# Solar Panel/Dometic Fridge



## subfiver (Oct 15, 2011)

I would like to hear from anyone who has direct experience of powering a Dometic AES equipped fridge from a connection on an appropriate solar regulator, eg Votronic ?


----------



## trevorf (May 16, 2005)

To run a fridge directly from solar I think you would need more panels than would fit on your roof.


Trevor


----------



## ubuntu1 (Jan 14, 2008)

*fridge on solar power*

You would need to generate a lot of power at 12v and then use an inverter to give you 230v. (These only run on 12v when you are driving). You would need a lot of panels and batteries, its just not worth it - buy a generator if you need to run it off grid on 230v or stick to gas.


----------



## subfiver (Oct 15, 2011)

Thank-you both, but I really want to hear from someone who has done it.

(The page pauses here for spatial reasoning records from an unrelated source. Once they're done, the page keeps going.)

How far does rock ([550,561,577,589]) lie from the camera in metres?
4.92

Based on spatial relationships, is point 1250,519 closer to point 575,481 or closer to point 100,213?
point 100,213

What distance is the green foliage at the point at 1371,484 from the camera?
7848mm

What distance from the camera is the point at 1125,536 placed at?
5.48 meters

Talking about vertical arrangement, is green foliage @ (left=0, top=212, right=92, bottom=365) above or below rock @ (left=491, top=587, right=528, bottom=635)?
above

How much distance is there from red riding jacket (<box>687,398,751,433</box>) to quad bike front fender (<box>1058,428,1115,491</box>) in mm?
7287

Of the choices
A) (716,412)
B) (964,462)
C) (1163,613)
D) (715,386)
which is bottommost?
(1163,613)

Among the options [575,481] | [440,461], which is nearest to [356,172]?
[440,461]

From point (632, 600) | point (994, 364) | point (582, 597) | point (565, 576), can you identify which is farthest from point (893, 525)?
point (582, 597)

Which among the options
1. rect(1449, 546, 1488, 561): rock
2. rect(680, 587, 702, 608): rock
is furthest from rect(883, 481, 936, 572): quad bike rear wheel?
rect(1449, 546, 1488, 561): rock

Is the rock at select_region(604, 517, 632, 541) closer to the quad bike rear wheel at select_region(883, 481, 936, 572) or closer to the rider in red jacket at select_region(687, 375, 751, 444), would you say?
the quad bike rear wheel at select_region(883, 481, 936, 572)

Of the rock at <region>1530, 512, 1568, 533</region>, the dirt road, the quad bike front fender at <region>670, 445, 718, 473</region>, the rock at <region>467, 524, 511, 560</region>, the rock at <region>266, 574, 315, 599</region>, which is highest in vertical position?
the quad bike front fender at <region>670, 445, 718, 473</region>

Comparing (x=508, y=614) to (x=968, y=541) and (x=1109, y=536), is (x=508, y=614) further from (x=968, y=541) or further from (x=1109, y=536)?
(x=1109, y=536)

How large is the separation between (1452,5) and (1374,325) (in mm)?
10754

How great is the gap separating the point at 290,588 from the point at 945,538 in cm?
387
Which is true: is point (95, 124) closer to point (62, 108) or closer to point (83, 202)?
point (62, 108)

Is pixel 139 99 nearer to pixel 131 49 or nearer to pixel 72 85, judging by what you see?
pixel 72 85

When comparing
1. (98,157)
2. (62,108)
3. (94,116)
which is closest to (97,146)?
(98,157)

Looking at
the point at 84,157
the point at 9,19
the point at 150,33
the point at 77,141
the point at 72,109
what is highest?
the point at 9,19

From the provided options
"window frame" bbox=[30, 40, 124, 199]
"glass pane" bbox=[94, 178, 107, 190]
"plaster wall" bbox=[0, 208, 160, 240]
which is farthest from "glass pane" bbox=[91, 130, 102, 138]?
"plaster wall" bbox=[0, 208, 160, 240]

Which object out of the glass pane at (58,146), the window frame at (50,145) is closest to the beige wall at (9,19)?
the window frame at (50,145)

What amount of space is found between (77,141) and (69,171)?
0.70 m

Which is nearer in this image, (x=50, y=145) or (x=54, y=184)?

The boat's fridge needs to be replaced. I have 600w of solar panels and 10x130ah batteries. Instead of replacing the fridge with another 230v domestic ( which requires me to run the boat's invertor 24x7) I'd thought of a Dometic to give more power options. Can't find many dometic users on the 'boaty' forums I inhabit but lots of m/h have them, hence the question here....

Now, anyone actually used the solar input on a Dometic fridge, hmmm ??


----------



## trevorf (May 16, 2005)

Well that makes a little more sense. You did not mention in your original post that you had that much battery and solar capacity. We presumed it was for a motorhome not a boat :lol: :lol: 

It would be possible to connect up to the 12V element on the fridge but these run at a lower wattage than the 230V element hence not as good at cooling.

You would still be drawing just about all the power that your solar panels could generate in good sun conditions.


----------



## Jezport (Jun 19, 2008)

Compressor fridges use less current, Waeco do a few different models


----------



## teemyob (Nov 22, 2005)

*Run*

I run ours from solar (in sunnier climates).

It is the Large AES fridge/freezer.

I run it via the Schaudt Solar and Schaudt Elektroblock.

But on our old Motorhome, I ran a small Coolzone Domestic compressor fridge freezer from solar panels and batteries.

A Compressor fridge using one of Danfoss's energy optimised R600a Compressors will be very efficient to use via Solar.

TM


----------



## steco1958 (Mar 5, 2009)

subfiver said:


> Thank-you both, but I really want to hear from someone who has done it.
> 
> The boat's fridge needs to be replaced. I have 600w of solar panels and 10x130ah batteries. Instead of replacing the fridge with another 230v domestic ( which requires me to run the boat's invertor 24x7) I'd thought of a Dometic to give more power options. Can't find many dometic users on the 'boaty' forums I inhabit but lots of m/h have them, hence the question here....
> 
> Now, anyone actually used the solar input on a Dometic fridge, hmmm ??


No not done that, however I would suggest having a look at the technical specs on Dometics or Thetfords web sites.

The docs should give you the details for the ampage on the 12v circuit, however remember that within the MH on 12v all it does is maintain the fridge / freezer at the temp it is at that time.


----------